A Polícia Federal (PF) prendeu preventivamente, nesta quarta-feira (17), o diretor da Agência Nacional de Mineração (ANM), Caio Mário Trivellato Seabra Filho, e o diretor de Administração e Finanças do Serviço Geológico do Brasil (SGB), Rodrigo de Melo Teixeira. A operação também cumpriu 79 mandados de busca e apreensão em diferentes locais.

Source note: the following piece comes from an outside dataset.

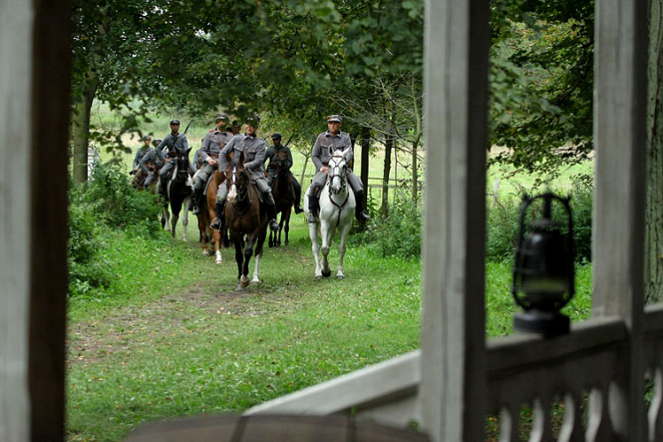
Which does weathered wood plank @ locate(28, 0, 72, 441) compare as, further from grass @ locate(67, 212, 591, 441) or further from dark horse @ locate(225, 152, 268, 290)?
dark horse @ locate(225, 152, 268, 290)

As prisões fazem parte da Operação Rejeito, deflagrada pela PF em parceria com a Controladoria-Geral da União (CGU), para apurar um esquema de fraudes em autorizações para exploração de minério de ferro em Minas Gerais.
Caio Trivellato é advogado especialista em direito ambiental e atuou em diferentes funções na ANM desde 2020. Em maio de 2023, assumiu interinamente a diretoria da agência, sendo confirmado no cargo em dezembro do mesmo ano.
Rodrigo Teixeira ingressou na Polícia Federal em 1999 e ocupou cargos de comando, incluindo a Superintendência em Minas Gerais (2018) e a Diretoria de Polícia Administrativa (2023/2024). Ele também foi secretário adjunto de Segurança da Prefeitura de Belo Horizonte (2019-2022) e presidente da Fundação Estadual do Meio Ambiente de Minas Gerais (2016-2018).
De acordo com a PF, o grupo fraudava licenças ambientais e autorizações para extrair minério de ferro em áreas tombadas e próximas a regiões de preservação. Os investigadores afirmam que servidores públicos foram corrompidos para liberar documentações de forma irregular.
A corporação afirma que os suspeitos criaram mecanismos para dificultar fiscalizações, monitorar autoridades e lavar recursos obtidos com a atividade. O faturamento estimado do esquema é de R$ 1,5 bilhão, valor que foi bloqueado pela Justiça Federal em Minas Gerais.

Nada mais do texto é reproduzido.